Exercise goal
The answer should be each line from the entries below that has the word "Washington" in it.

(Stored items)
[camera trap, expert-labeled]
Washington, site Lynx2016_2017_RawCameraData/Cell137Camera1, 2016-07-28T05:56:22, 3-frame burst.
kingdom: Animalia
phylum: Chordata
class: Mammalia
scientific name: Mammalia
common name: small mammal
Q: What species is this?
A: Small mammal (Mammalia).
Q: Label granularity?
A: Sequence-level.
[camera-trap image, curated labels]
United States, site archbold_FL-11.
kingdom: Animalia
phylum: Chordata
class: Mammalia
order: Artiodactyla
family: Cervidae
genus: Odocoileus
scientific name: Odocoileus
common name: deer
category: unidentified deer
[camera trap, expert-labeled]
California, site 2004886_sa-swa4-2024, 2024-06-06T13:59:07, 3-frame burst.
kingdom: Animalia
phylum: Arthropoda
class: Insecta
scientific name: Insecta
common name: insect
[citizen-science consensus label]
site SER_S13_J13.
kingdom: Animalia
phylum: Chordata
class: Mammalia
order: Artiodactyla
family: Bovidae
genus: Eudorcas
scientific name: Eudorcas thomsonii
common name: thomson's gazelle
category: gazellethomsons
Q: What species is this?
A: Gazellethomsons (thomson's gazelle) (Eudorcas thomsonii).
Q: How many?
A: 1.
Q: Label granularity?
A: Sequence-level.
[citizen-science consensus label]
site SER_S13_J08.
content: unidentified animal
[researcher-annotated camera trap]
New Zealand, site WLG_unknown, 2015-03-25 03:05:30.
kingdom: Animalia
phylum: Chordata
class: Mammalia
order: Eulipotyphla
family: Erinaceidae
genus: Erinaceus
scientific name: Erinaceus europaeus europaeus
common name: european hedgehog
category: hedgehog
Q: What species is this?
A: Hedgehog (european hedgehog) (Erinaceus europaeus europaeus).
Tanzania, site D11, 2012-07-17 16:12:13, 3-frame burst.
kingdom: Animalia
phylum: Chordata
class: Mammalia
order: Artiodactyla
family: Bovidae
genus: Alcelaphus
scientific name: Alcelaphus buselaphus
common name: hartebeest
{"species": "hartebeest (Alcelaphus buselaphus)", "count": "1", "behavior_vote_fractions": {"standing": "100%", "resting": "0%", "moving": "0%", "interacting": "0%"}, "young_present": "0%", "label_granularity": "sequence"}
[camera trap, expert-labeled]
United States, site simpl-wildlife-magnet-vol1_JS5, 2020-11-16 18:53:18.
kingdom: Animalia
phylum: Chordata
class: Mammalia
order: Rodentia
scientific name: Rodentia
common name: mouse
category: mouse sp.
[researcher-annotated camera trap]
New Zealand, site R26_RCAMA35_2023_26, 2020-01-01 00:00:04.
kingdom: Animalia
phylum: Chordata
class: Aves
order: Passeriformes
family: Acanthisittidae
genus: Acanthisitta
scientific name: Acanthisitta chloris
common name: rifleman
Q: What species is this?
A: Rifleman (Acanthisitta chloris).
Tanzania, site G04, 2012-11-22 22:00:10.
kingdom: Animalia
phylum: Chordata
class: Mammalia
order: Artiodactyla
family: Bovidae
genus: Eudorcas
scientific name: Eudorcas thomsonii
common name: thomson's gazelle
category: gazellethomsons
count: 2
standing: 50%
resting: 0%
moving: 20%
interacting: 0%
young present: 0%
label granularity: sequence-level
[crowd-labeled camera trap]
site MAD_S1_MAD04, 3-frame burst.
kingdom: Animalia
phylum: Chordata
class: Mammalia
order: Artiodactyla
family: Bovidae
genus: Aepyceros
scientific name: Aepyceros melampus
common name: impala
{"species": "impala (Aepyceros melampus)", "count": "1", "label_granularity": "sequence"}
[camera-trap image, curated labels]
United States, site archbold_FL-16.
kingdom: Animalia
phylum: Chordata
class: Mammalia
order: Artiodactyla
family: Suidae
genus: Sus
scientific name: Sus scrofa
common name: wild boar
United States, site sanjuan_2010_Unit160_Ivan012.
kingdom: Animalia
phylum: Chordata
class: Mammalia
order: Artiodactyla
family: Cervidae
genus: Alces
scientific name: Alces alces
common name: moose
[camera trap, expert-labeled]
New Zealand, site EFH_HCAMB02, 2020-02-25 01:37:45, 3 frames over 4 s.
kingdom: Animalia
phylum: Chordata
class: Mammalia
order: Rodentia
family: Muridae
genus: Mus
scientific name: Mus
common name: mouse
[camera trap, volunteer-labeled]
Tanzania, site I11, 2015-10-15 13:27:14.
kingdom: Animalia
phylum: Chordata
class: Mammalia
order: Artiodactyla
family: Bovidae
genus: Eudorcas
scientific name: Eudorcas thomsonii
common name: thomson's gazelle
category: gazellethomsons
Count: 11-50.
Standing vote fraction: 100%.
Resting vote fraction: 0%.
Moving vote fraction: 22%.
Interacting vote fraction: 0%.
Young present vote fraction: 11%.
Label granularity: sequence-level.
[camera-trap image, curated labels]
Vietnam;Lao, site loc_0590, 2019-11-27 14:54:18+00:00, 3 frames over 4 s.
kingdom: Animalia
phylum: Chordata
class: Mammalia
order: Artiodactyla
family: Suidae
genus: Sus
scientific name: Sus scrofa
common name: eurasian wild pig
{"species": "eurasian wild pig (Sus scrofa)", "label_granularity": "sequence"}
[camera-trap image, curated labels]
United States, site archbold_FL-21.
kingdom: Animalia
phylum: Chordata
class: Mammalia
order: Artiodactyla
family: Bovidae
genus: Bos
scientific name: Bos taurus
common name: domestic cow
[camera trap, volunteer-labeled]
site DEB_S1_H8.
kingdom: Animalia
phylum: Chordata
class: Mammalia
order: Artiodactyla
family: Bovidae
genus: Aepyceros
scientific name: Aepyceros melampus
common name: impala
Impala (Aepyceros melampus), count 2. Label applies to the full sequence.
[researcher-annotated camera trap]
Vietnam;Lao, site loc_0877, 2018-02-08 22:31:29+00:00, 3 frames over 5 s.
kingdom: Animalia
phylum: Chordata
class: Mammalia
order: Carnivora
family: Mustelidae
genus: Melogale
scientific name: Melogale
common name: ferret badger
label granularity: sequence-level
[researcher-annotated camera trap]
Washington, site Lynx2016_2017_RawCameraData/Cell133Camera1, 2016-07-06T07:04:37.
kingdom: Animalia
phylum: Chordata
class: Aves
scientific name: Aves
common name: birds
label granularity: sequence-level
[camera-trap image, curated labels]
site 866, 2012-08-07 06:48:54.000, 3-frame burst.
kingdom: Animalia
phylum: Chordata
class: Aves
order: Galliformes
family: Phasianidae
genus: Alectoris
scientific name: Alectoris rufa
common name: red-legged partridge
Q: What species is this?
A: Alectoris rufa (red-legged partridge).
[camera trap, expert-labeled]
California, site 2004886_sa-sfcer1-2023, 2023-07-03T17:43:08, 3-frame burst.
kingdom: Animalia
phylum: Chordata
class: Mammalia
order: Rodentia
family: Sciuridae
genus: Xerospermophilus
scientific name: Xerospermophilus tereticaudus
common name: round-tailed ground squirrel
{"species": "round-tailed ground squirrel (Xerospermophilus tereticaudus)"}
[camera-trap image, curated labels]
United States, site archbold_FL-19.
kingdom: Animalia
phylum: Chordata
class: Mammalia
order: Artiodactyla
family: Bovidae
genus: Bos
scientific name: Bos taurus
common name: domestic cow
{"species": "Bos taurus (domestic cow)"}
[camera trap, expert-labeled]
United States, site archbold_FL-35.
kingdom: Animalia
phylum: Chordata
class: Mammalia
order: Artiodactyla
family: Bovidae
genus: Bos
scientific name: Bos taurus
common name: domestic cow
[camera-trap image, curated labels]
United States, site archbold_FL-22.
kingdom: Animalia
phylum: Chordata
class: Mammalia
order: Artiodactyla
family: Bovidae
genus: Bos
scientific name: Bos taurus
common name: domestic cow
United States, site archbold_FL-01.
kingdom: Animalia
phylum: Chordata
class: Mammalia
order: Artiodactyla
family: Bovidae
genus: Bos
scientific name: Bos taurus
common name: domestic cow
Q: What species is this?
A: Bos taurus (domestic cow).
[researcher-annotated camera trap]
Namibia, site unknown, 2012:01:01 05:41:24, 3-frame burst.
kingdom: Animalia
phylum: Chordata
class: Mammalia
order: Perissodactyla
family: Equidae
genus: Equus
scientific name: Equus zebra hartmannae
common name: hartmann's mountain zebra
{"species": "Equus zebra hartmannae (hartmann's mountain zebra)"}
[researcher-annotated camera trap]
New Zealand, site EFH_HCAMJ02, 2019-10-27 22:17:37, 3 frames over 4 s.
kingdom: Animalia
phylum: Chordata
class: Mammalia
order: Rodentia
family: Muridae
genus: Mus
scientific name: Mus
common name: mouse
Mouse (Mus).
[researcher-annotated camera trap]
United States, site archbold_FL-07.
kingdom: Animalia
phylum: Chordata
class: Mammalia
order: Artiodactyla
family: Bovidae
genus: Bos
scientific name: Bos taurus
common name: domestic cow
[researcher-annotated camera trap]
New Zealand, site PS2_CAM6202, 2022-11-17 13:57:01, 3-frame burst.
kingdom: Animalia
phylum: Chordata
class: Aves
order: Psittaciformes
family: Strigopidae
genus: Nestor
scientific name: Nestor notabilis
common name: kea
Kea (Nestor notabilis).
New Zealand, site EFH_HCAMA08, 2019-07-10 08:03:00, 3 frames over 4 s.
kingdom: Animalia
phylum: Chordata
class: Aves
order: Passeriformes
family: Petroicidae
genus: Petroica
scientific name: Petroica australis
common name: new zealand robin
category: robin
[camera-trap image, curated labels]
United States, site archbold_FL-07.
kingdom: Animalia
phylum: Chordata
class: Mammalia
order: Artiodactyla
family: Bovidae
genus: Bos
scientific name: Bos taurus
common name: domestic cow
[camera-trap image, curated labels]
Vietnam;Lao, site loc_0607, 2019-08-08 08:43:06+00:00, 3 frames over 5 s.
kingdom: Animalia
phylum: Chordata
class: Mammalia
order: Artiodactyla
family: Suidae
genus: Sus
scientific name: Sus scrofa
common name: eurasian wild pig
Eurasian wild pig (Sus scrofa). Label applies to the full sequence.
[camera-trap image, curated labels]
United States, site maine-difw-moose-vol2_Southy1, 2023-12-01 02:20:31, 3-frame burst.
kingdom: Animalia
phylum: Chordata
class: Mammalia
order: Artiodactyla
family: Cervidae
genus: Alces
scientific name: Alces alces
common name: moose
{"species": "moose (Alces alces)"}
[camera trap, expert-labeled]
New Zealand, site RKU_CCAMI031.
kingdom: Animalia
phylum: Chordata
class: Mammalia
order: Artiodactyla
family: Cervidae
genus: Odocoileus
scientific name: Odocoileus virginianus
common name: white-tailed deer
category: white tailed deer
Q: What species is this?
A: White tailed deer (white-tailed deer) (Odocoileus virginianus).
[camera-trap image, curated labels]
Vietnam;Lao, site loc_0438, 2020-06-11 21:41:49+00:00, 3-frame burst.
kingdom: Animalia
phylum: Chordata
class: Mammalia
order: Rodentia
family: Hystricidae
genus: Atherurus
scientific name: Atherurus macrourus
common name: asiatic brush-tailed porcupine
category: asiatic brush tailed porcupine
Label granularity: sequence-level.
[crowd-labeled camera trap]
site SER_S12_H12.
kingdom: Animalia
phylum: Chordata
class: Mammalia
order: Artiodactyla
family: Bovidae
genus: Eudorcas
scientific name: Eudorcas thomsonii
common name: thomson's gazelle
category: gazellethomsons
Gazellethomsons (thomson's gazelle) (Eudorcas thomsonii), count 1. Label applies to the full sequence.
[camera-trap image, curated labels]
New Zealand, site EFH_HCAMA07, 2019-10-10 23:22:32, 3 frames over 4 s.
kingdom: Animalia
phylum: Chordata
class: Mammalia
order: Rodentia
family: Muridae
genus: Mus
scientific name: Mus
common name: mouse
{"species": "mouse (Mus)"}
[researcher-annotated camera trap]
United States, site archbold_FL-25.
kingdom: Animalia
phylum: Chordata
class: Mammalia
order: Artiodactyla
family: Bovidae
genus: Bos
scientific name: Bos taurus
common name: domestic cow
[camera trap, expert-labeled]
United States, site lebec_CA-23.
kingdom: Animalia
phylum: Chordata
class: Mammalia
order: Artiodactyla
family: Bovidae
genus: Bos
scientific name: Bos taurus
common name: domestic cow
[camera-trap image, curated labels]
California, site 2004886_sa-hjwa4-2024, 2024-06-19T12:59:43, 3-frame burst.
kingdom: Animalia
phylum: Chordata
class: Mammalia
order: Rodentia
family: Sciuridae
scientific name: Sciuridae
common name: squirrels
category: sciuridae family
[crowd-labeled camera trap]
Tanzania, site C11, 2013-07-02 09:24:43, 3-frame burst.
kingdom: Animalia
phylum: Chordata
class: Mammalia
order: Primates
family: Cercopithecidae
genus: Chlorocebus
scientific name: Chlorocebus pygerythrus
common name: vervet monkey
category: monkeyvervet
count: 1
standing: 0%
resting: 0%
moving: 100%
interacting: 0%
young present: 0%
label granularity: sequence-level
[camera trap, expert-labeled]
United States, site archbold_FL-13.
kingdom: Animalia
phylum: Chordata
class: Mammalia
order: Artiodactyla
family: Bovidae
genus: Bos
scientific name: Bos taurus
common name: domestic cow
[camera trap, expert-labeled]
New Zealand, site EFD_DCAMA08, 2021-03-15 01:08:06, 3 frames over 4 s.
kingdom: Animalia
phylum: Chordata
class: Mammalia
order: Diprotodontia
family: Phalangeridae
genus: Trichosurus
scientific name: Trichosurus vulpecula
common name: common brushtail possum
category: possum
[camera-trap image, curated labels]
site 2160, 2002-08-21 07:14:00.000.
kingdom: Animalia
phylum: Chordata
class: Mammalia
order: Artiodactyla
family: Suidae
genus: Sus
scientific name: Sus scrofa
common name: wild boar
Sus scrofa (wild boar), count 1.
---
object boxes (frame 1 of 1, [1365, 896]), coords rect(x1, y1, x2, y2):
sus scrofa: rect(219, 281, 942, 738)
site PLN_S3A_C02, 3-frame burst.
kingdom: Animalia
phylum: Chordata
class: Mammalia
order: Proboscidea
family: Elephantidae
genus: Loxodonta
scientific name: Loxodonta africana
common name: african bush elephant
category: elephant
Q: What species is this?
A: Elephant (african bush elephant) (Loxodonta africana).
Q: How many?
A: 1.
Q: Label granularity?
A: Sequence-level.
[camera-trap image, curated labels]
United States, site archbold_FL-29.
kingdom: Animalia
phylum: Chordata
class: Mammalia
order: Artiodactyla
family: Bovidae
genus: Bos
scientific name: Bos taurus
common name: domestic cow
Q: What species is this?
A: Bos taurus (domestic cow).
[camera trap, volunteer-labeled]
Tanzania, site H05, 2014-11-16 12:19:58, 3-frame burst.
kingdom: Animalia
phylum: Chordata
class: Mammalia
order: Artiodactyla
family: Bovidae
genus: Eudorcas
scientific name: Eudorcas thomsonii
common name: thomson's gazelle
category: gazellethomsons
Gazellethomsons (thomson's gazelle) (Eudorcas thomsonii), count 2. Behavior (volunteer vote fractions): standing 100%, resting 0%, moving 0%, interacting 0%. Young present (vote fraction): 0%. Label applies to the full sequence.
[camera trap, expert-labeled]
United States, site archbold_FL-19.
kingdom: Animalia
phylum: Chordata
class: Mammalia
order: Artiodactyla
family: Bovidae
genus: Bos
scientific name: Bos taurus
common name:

Answer to the exercise
Washington, site Lynx2016_2017_RawCameraData/Cell137Camera1, 2016-07-28T05:56:22, 3-frame burst.
Washington, site Lynx2016_2017_RawCameraData/Cell133Camera1, 2016-07-06T07:04:37.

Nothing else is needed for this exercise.